#### Given instruction
From the items below, pull out every line that contains the word "distance", treating uppercase and lowercase letters as different.

#### Data entries
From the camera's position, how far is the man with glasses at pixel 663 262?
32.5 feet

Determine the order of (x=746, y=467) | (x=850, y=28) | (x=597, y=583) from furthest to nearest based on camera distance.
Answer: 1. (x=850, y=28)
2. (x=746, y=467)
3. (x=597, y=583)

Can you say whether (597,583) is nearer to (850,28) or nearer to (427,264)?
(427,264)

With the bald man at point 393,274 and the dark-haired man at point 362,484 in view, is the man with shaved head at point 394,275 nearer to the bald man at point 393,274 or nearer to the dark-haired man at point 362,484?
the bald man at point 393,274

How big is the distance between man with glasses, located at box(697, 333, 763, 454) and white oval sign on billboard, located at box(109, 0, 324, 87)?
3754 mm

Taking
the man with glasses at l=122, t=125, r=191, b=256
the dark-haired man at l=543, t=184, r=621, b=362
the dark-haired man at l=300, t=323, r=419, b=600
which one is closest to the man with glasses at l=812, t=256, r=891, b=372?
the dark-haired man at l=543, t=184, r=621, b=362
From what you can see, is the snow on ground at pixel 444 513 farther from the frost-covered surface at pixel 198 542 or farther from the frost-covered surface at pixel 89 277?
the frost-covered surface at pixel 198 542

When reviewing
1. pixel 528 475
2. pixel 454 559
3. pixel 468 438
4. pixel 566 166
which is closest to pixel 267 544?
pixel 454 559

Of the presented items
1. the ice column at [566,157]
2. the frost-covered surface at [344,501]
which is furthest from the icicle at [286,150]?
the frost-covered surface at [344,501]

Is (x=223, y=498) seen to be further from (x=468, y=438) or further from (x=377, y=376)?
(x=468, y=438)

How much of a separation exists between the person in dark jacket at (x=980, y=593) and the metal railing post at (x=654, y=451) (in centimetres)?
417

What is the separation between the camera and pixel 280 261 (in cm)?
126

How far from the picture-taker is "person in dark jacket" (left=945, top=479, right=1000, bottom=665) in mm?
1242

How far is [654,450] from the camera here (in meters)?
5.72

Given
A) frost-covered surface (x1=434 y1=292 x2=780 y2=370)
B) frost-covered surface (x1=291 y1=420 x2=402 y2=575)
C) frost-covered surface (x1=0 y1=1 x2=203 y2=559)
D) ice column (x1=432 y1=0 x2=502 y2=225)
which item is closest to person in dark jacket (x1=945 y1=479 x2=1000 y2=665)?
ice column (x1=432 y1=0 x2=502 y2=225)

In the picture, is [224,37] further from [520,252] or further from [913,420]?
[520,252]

#### Solution
Determine the order of (x=746, y=467) | (x=850, y=28) | (x=597, y=583) from furthest to nearest based on camera distance.
How big is the distance between man with glasses, located at box(697, 333, 763, 454) and white oval sign on billboard, located at box(109, 0, 324, 87)?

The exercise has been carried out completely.